◆ WHAT IS REQUIRED
Reproduce each of the following records word for word, with every line kept as it stands.

--------------------------------

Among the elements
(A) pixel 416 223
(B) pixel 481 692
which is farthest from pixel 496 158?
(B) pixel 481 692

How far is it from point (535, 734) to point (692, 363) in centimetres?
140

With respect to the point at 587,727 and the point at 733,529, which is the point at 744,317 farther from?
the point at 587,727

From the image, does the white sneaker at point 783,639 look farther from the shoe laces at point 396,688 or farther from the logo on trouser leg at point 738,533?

--------------------------------

◆ EXERCISE SOLUTION
Among the elements
(A) pixel 416 223
(B) pixel 481 692
which is farthest from pixel 496 158?
(B) pixel 481 692

How far is it from point (535, 734) to point (692, 363) in centimetres?
140

With respect to the point at 587,727 and the point at 733,529, which is the point at 744,317 farther from?
the point at 587,727

From the image, does the white sneaker at point 783,639 look farther from the shoe laces at point 396,688 or farther from the logo on trouser leg at point 738,533?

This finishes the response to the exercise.